This past weekend, I set my alarm for Too Early on A Saturday O’clock, showered, dressed up and then grumpily drove for two hours into the heart of Minnesota farm land. I had a funeral to attend. The father of a friend of mine had passed peacefully at 92 years old and, well, I guess we needed to bear witness. It was not my first choice of weekend activities, to be honest. But it need to be done.
So we gathered in the church, heard and said all the right things. Then we ate the ritual ham sandwiches on white buns and drank the instant lemonade. We made the required small talk. We toasted Leonard’s memory with the traditional weak, lukewarm coffee. Such are the Middle American Christian funeral rites.
I can get cynical about big emotional events. Too much emotion for me to cope with in public maybe. So I have two choices. I can get sarcastic and engage in inappropriate humor (not generally acceptable in anyone over 10, but especially middle-aged ladies) or I can step back and get analytical (usually entertaining only to me, so I merely think these things, which makes me look contemplative and wise).
The truth is, I had snuck in to the funeral late. My friend Karla, Leonard’s daughter, didn’t know I was there until she stood up to speak. I saw her look out into the pews and see me sitting next to two more friends who had snuck in late. I saw the look on her face. And in that moment I knew I was right where I needed to be that Saturday morning. I also knew I would not be returning home after the Holy Ham Sandwiches of Grief, but would drive another hour away for the internment. It was what I needed to do. Just like my compatriots in tardiness needed to give a ride home to Leonard’s former roommate.
Let me tell you about this group of friends. I didn’t grow up with them. I didn’t even go to school with them. We met through the convoluted geometry of human relationships that leads to terms like “ex-stepmom” and “fake daddy.” Our friendships have grown in a fog of late nights and alcohol and loud stories and ridiculous games. In all honesty, there is not any logical reason for us to be as close as we seem to have become. But now we help each other move, but each other up when we are in town, read to each other’s children, follow each other’s careers, attend funerals and give rides to elderly gentlemen. It’s what we do. Somehow, we have become a community.
I also am cynical about communities.

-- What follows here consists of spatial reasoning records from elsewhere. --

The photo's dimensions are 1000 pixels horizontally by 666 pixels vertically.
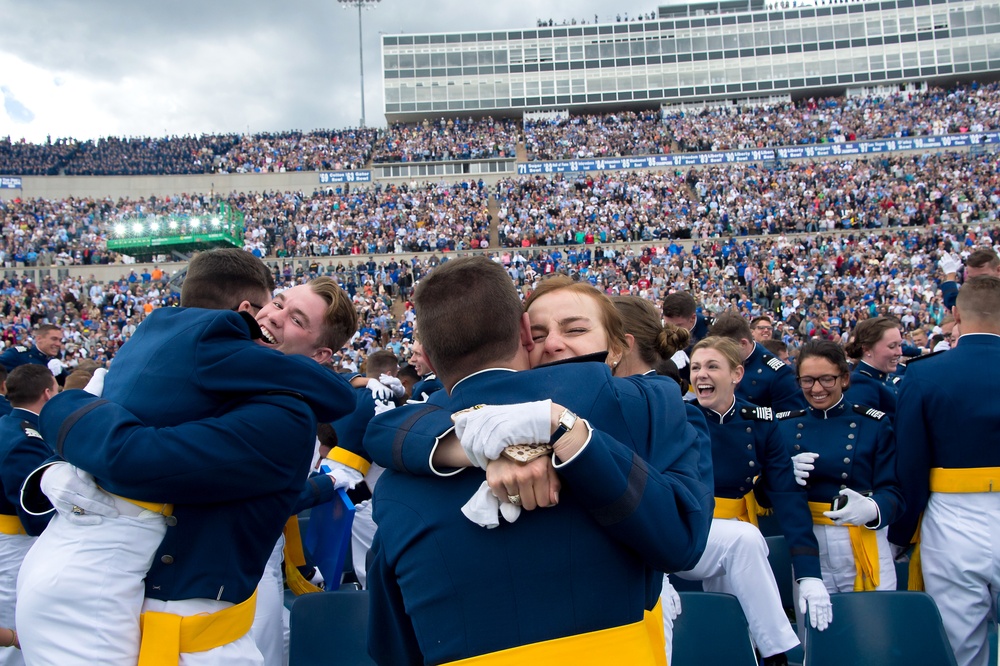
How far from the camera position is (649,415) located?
169cm

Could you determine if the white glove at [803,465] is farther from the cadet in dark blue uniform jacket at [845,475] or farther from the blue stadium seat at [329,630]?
the blue stadium seat at [329,630]

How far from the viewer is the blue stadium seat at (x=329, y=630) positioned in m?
3.36

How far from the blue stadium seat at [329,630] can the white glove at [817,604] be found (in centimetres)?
201

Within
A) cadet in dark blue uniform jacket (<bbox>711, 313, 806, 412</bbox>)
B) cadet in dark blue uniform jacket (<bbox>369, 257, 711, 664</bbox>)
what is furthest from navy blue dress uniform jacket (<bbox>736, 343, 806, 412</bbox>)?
cadet in dark blue uniform jacket (<bbox>369, 257, 711, 664</bbox>)

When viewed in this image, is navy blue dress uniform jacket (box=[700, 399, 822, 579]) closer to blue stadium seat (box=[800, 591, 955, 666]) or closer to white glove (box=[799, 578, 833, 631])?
white glove (box=[799, 578, 833, 631])

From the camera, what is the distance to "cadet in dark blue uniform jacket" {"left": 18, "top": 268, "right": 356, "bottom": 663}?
2.11 meters

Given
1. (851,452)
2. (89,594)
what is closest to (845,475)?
(851,452)

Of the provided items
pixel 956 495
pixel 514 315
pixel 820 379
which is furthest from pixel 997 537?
pixel 514 315

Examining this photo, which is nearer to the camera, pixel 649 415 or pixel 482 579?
pixel 482 579

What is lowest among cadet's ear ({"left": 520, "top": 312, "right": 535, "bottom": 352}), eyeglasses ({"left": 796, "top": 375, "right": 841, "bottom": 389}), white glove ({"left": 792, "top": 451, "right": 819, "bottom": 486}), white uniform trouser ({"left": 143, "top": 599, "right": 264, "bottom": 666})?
white uniform trouser ({"left": 143, "top": 599, "right": 264, "bottom": 666})

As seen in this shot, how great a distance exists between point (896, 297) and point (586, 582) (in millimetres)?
25578

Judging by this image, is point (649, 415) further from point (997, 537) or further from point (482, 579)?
point (997, 537)

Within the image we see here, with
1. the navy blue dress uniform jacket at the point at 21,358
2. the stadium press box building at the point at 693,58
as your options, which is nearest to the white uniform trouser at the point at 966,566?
the navy blue dress uniform jacket at the point at 21,358

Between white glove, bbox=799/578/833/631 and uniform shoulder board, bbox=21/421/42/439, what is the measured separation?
374cm
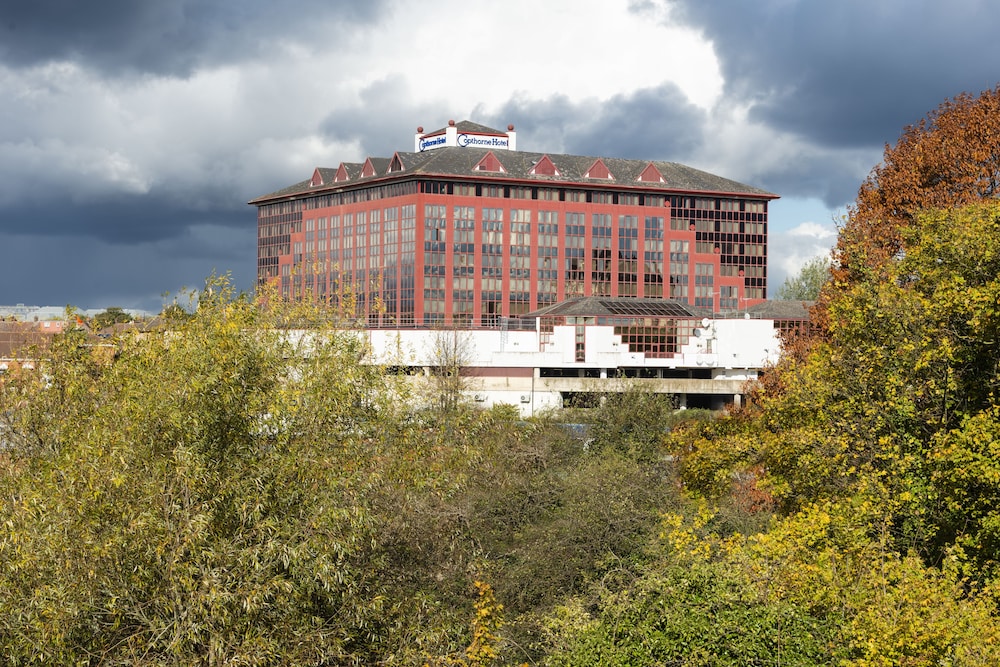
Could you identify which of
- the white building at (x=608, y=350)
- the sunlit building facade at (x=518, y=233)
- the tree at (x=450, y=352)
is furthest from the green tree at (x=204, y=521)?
the sunlit building facade at (x=518, y=233)

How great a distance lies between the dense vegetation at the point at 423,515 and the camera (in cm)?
2127

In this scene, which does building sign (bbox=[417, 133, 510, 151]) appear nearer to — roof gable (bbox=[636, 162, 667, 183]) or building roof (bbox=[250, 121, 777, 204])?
building roof (bbox=[250, 121, 777, 204])

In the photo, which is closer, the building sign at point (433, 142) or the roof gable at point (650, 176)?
the roof gable at point (650, 176)

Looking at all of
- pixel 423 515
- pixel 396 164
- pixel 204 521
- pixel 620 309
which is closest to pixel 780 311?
pixel 620 309

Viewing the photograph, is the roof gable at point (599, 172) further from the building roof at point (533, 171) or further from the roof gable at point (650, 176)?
the roof gable at point (650, 176)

In part I feel the word is being tossed around lately so much it is losing meaning. In part because I’ve dealt with and lived in communities that became toxic. In part because it feels like so many people – especially in the church setting – see community as the solution to everything. In part because it often boils “I like hanging out with my friends.” In part because even the word feels suffocating to me.
Just recently I have been thinking about my attitude about communities and what part of that I need to own. In the enneagram, we talk about subtypes, sort of the way you express your type. There are three subtypes: social, sexual and self-preservation. It’s similar to the introvert/extrovert scale, but more nuanced. Social folks do well as part of a group, especially knowing where they fit in a group. Sexual folks thrive on one-to-one interaction, usually with a specific someone.
Guess who is deeply in the self-preservation subtype. If you guessed the woman who feels suffocated by communities, you’d be right. Self-preservation people are all about their personal comfort and alone time and frankly we can sometimes forget that we are a member of anything at all.
But the enneagram is not just about self-discovery, it’s about achieving balance; we all need quality time in groups and with individuals and alone to be well-rounded and healthy. I vowed during my New Year review to seek out more group activities. Guess how many non-work related group social activities I have taken part in so far in 2015 (that’s ten months, case you are counting). Three. Remove the weddings and funerals and you get none.
But Saturday, walking around a small country cemetery, holding hands with a friend’s mother, just being present for the people who needed me – for my people who needed me now and who I had needed in the past and would in the future – I was overwhelmed with gratitude for the people to whom I belonged. The Midwestern farm people who decorated their grave markers with sheaves of wheat. The round-faced women who made weak coffee and served cake in times to crisis. The friends who were growing up and growing old with me. For the generations of men and women who had done what needed to be done, just because it was there for the doing and the needing – those people who taught me by their example: this is what we do.
And then, later, after the cousins had left for Ohio and the pastor said his good byes and the grounds keepers got to work, the last four of us drove into town for dinner. And in that truck stop we laughed, told stories, made plans and fought over the check, a little island of love that didn’t need labels or rely on proscribed relationships.
Maybe that’s the kind of community I can do.